Yıllar süren üniversiteye hazırlık eğitiminin sonunda gençlerin hayatta neye nasıl hazırlanmaları gerekiyor? Prof. Dr. Melih Bulut, yıllar süren deneyiminden yola çıkarak gençlerin dünyaya bakışını değiştirmek için bazı tavsiyelerde bulunuyor.

Sevgili Gençler, Sevgili Gençlerin Değerli Aileleri,

Öncelikle geçmiş olsun. Upuzun bir maratonun sonunda sınav süreci, şimdilik, sona erdi. İstediğiniz bir bölüme girdiyseniz çok mutlusunuz, giremediyseniz mutsuz. Hayatının epey ileri yıllarında, emekli bir çocuk cerrahisi profesörü ve hastane yöneticisi olarak her durumda işinizin hem kolay hem de zor olduğu kanısındayım. İşiniz kolay, bilgiye ulaşmak çok kolay; okulunuzda öğretilemeyenleri dijital dünyada bulabilirsiniz. İşiniz zor, dünyanın krizler ve dönüşüm dönemine denk geldiniz; eski kurumlarda, eski zihniyet etkisinde yeniye hazırlanmaya çalışacaksınız. Malum yaşlılar fırsat bulunca hemen gençlere nasihat vermeye başlar; ben de fırsattan yararlanarak bu yazımda özellikle gençlere bazı “Nasihatler” vereceğim.

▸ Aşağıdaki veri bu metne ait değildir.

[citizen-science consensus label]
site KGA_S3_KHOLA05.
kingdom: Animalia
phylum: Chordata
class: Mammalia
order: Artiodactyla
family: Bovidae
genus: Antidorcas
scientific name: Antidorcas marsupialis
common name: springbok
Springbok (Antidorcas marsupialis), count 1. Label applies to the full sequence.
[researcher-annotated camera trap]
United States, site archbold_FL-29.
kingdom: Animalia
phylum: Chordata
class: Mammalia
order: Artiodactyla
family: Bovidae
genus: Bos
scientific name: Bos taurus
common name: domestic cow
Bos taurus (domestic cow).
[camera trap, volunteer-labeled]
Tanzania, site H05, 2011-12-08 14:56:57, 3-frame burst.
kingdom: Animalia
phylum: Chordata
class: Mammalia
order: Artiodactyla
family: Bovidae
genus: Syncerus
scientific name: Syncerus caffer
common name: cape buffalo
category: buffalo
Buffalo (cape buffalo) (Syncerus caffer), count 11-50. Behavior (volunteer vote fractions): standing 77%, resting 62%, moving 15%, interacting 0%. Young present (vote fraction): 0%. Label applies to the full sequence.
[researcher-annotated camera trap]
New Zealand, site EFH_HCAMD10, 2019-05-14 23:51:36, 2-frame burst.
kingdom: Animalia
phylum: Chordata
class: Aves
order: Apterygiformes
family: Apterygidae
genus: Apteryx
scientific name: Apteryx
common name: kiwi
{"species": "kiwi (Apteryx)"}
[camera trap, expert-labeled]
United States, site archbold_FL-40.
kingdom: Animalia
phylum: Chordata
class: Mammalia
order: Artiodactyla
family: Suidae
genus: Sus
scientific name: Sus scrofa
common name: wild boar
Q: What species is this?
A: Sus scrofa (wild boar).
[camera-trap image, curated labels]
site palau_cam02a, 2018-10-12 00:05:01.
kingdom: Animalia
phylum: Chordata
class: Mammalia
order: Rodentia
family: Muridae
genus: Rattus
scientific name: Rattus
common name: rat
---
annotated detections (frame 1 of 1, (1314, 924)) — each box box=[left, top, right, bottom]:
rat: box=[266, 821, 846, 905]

Eşimle yaz aylarımızı Saros Körfezinde bir köyde geçiriyoruz. Geçtiğimiz günlerde torunlarımıza börek yapmak için İstanbul’dan getirdiğimiz yufkanın küflenmiş olduğunu gördük. Ben doğruca üç harfli süpermarkete koştum ve paketlenmiş yufka aldım. Üstünde yufka yazıyor ama yufka demeye bin şahit ister. Üstelik kat kat sıkıca paketlemişler. Her neyse cerrahideki ustalığımı kullanarak adeta ameliyat yapar gibi yufkaları açtım ve malzemelerin yarısını kurtarabildik de böreği salimen pişirdik.

Yufkaları açarken gösterdiğim özen örneğini özellikle sizlerle paylaşmak istedim; çünkü bir meslek edinince onun size sağladığı deneyimi, birikimi hayatınızın çeşitli alanlarında kullanabiliyorsunuz. Burada bir ders daha var. Eşim “Eminim markanın sorumluları bu şekilde paketlenmiş bir yufka ile hiç börek pişirmemişlerdir” dedi! Yani her zaman yaptığınız işin neye yaradığını ve ürünlerinizin nasıl kullanıldığını bilmek önemli. Her halükarda sevdiğiniz mesleği yapın ve o mesleği her yönüyle çok iyi öğrenin; yaptığınız işin ustası olun. Unutmayın bir işte uzmanlaşmak yani meslek sahibi olabilmek için en az 10.000 saat emek vermeniz gerekiyor.

Politik Yol’daki eski yazılarımda içinden geçmekte olduğumuz krizlerden, devrim niteliğindeki dönüşümlerden ayrıntılı olarak söz ettim. Hemen şimdi onlara bir göz atmanızı tavsiye ederim. Öncelikle bu dönemin sizin eğitim ve çalışma hayatınıza denk gelmesi bir bakıma şans; çünkü dünyaya gelmiş geçmiş 110 milyar insan arasında böyle özel bir zamana tanıklık ediyor ve onu şekillendiriyorsunuz.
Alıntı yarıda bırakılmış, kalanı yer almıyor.